How the BBC Almost Erased the Entire ‘Doctor Who’ Episode Library as a Matter of Practice

Simon Whistler, host of the informative video series “Today I Found Out” recounts the very complicate archive history of Doctor Who and the BBC, particularly “that time the BBC deleted almost every episode of Doctor Who“. When Doctor Who premiered in 1963, it was the standard practice at the BBC purge programs that had already been aired.This practice continued through 1978, until music producer Ian Levine wanted to purchase the entire library of aired Doctor Who episodes, but found that much of the series had been erased. Levine convinced the BBC to stop purging episodes of Doctor Who and shortly thereafter syndication and home video started to come into their own. To this very day, 97 episodes of Doctor Who are still missing.

So why did the BBC choose to get rid of so many episodes of one of their most beloved and popular shows?
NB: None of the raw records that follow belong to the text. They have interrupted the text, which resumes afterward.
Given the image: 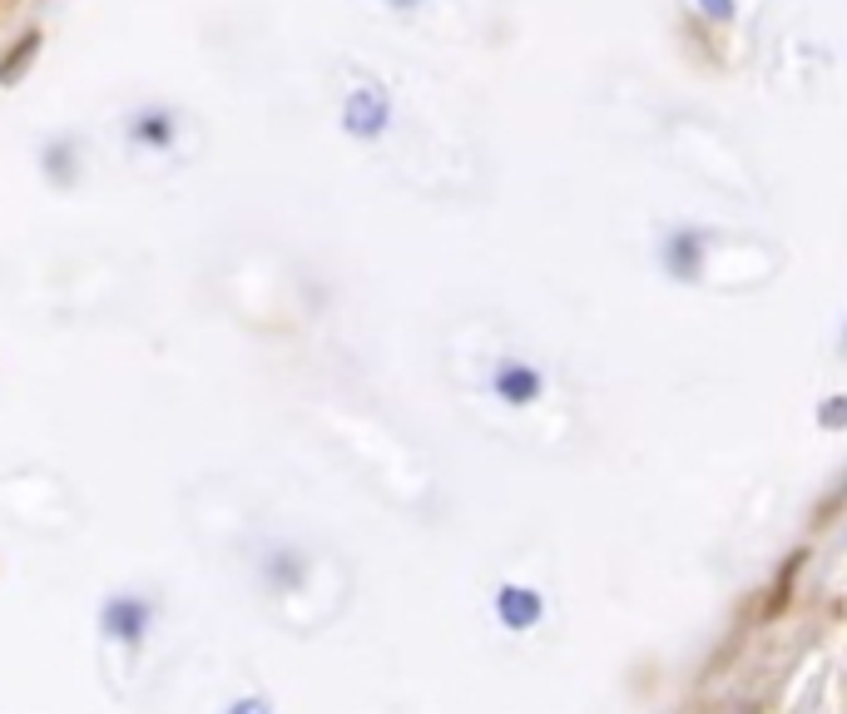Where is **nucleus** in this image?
<instances>
[{
	"instance_id": "obj_1",
	"label": "nucleus",
	"mask_w": 847,
	"mask_h": 714,
	"mask_svg": "<svg viewBox=\"0 0 847 714\" xmlns=\"http://www.w3.org/2000/svg\"><path fill=\"white\" fill-rule=\"evenodd\" d=\"M386 119H392V99H386L382 85H362L347 95L343 105V130L353 134V140H382L386 134Z\"/></svg>"
},
{
	"instance_id": "obj_2",
	"label": "nucleus",
	"mask_w": 847,
	"mask_h": 714,
	"mask_svg": "<svg viewBox=\"0 0 847 714\" xmlns=\"http://www.w3.org/2000/svg\"><path fill=\"white\" fill-rule=\"evenodd\" d=\"M124 134H129V144H134V150L169 154L174 140H179V115H174L169 105H144V109H134V115H129Z\"/></svg>"
},
{
	"instance_id": "obj_3",
	"label": "nucleus",
	"mask_w": 847,
	"mask_h": 714,
	"mask_svg": "<svg viewBox=\"0 0 847 714\" xmlns=\"http://www.w3.org/2000/svg\"><path fill=\"white\" fill-rule=\"evenodd\" d=\"M40 169L55 189H70L80 179V154H75V134H55L40 144Z\"/></svg>"
},
{
	"instance_id": "obj_4",
	"label": "nucleus",
	"mask_w": 847,
	"mask_h": 714,
	"mask_svg": "<svg viewBox=\"0 0 847 714\" xmlns=\"http://www.w3.org/2000/svg\"><path fill=\"white\" fill-rule=\"evenodd\" d=\"M699 253H704L699 228H675V234L665 238V263H669L675 278H694V273H699Z\"/></svg>"
},
{
	"instance_id": "obj_5",
	"label": "nucleus",
	"mask_w": 847,
	"mask_h": 714,
	"mask_svg": "<svg viewBox=\"0 0 847 714\" xmlns=\"http://www.w3.org/2000/svg\"><path fill=\"white\" fill-rule=\"evenodd\" d=\"M501 392L511 402H526V397H536V372H526V368H511V372H501Z\"/></svg>"
},
{
	"instance_id": "obj_6",
	"label": "nucleus",
	"mask_w": 847,
	"mask_h": 714,
	"mask_svg": "<svg viewBox=\"0 0 847 714\" xmlns=\"http://www.w3.org/2000/svg\"><path fill=\"white\" fill-rule=\"evenodd\" d=\"M40 50V35H25V45H21V55H5V60H0V85H11V75H21L25 70V60H31V55Z\"/></svg>"
},
{
	"instance_id": "obj_7",
	"label": "nucleus",
	"mask_w": 847,
	"mask_h": 714,
	"mask_svg": "<svg viewBox=\"0 0 847 714\" xmlns=\"http://www.w3.org/2000/svg\"><path fill=\"white\" fill-rule=\"evenodd\" d=\"M699 11L714 25H724V21H733V0H699Z\"/></svg>"
},
{
	"instance_id": "obj_8",
	"label": "nucleus",
	"mask_w": 847,
	"mask_h": 714,
	"mask_svg": "<svg viewBox=\"0 0 847 714\" xmlns=\"http://www.w3.org/2000/svg\"><path fill=\"white\" fill-rule=\"evenodd\" d=\"M382 5H386V11H417L421 0H382Z\"/></svg>"
}]
</instances>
Because, up until 1978, that was pretty much what they did with the majority of their broadcasts. The BBC, and most other networks, simply saw no value in keeping copies of much of anything. …Amongst the many casualties of these purges that continued into the late 1970s were most of the Doctor Who episodes produced between 1963 and the early 1970s. This fact was only revealed in 1978 thanks to famed music producer Ian Levine. …Needless to say, he was not happy with the situation and was soon able to convince BBC execs to cease the practice of junking episodes of Doctor Who. They were also particularly intrigued by the fact that this one individual was willing to pay so much money for copies of an old show, and had been contemplating the potential of perhaps selling copies of the show to other people via the newly emerging market of home videocassette recordings. At the same time, the BBC Film Library decided to change their rules and allow for the storage of tapes of shows, not just film.